If a cart and rider are pulled with a constant force of 74.0 N, and the friction force is 29.0 N, how fast will the cart and rider be traveling after 8.70 seconds?
Thanks a lot!
the acceleration is 0.31 m/s2
(1/2) a t^2, where a = acceleration
The data on forces is not needed.
You asked for the velocity. That will ewqual at
In my previous response I gave you the distance travelled.
To determine how fast the cart and rider will be traveling after 8.70 seconds, we need to apply Newton's second law of motion. This law states that the net force acting on an object is equal to the product of its mass and acceleration.
First, let's calculate the net force acting on the cart and rider. The net force can be found by subtracting the friction force from the applied force:
Net force = Applied force - Friction force
Net force = 74.0 N - 29.0 N
Net force = 45.0 N
Next, we can use the net force and the mass of the cart and rider to calculate the acceleration. The acceleration can be found using the equation:
Net force = mass × acceleration
Rearranging the equation, we get:
Acceleration = Net force / mass
Assuming we have the mass of the cart and rider, we can substitute the values and calculate the acceleration.

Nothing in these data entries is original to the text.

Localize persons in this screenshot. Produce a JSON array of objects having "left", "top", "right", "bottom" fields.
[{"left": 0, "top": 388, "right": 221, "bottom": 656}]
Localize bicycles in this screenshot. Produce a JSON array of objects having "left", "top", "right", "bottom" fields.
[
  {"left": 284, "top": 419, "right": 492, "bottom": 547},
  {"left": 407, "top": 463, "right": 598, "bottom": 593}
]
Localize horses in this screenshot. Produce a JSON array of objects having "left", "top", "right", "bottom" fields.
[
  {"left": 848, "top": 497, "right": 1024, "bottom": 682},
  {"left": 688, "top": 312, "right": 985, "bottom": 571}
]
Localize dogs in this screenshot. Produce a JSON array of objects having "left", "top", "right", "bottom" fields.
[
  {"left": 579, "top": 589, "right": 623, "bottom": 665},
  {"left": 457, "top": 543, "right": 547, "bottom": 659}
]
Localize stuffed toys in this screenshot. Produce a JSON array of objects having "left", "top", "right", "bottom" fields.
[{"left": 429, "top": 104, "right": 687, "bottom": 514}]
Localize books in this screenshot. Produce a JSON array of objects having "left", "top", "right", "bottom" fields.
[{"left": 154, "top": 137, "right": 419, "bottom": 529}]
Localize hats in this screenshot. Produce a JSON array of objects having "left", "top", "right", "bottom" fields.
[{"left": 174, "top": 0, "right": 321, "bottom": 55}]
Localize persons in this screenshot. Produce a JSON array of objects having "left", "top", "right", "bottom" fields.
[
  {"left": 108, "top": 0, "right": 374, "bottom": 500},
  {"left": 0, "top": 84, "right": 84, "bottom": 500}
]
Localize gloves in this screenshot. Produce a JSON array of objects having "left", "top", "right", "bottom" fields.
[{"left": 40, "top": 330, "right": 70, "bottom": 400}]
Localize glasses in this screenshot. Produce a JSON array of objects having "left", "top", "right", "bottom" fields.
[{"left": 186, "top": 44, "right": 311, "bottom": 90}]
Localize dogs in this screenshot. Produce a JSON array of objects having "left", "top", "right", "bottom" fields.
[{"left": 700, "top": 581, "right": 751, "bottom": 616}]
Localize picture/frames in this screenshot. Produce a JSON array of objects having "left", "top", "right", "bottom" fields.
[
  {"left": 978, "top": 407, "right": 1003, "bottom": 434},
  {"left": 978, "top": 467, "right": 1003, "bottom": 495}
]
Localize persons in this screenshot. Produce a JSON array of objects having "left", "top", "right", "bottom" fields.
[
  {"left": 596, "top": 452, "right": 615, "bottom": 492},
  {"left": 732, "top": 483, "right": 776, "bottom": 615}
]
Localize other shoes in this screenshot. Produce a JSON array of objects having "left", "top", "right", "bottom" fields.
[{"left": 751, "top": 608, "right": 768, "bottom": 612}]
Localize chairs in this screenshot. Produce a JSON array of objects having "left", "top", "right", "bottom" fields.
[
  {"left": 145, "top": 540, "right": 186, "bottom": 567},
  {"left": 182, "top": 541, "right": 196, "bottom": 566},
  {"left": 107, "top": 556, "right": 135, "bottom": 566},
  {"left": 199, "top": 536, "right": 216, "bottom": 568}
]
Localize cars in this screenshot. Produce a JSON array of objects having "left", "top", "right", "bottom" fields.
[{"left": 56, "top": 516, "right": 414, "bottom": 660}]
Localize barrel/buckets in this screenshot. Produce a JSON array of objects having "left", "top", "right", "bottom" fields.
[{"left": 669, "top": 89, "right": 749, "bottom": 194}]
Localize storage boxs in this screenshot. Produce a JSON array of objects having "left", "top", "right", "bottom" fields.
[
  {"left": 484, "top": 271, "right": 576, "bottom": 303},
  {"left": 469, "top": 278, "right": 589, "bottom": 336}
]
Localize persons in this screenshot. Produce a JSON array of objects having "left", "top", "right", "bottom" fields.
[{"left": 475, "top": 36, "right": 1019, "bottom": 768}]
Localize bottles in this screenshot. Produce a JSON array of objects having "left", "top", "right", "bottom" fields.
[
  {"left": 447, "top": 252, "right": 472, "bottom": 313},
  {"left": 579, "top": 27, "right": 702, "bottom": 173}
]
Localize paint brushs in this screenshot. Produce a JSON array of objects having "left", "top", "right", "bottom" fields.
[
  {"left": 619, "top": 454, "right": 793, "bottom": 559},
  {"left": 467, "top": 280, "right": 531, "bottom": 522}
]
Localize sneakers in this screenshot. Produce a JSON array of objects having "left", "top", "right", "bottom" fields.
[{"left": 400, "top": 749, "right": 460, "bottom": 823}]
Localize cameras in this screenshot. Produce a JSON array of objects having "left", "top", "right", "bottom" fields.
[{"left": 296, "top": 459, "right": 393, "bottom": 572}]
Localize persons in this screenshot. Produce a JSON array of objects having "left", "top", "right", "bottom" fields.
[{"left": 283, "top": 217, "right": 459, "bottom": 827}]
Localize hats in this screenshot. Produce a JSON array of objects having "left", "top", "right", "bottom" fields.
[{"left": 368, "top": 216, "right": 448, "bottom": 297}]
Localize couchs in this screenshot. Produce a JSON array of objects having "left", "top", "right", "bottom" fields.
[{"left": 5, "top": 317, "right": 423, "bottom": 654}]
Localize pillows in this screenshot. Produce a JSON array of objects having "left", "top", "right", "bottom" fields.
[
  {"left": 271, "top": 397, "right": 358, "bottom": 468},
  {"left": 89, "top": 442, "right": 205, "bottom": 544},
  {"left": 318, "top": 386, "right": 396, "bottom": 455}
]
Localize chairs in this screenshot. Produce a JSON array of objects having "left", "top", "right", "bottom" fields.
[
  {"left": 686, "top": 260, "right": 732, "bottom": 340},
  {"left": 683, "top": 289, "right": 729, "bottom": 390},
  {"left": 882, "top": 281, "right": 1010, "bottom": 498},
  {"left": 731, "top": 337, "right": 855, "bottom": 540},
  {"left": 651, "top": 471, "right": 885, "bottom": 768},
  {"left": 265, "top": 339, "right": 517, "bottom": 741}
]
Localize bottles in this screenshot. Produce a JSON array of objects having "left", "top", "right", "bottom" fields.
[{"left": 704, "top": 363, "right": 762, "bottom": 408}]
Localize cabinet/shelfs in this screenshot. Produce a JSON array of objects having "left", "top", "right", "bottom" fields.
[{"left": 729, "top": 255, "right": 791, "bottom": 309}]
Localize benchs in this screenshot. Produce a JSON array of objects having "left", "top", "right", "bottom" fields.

Once we have the acceleration, we can use it to find the final velocity of the cart and rider after 8.70 seconds. The equation relating final velocity, initial velocity, acceleration, and time is given by:
Final velocity = Initial velocity + (acceleration × time)
Since the initial velocity is not given in the problem, we'll assume that the cart starts from rest, meaning the initial velocity is zero.
Now, let's calculate the acceleration and the final velocity using the given values.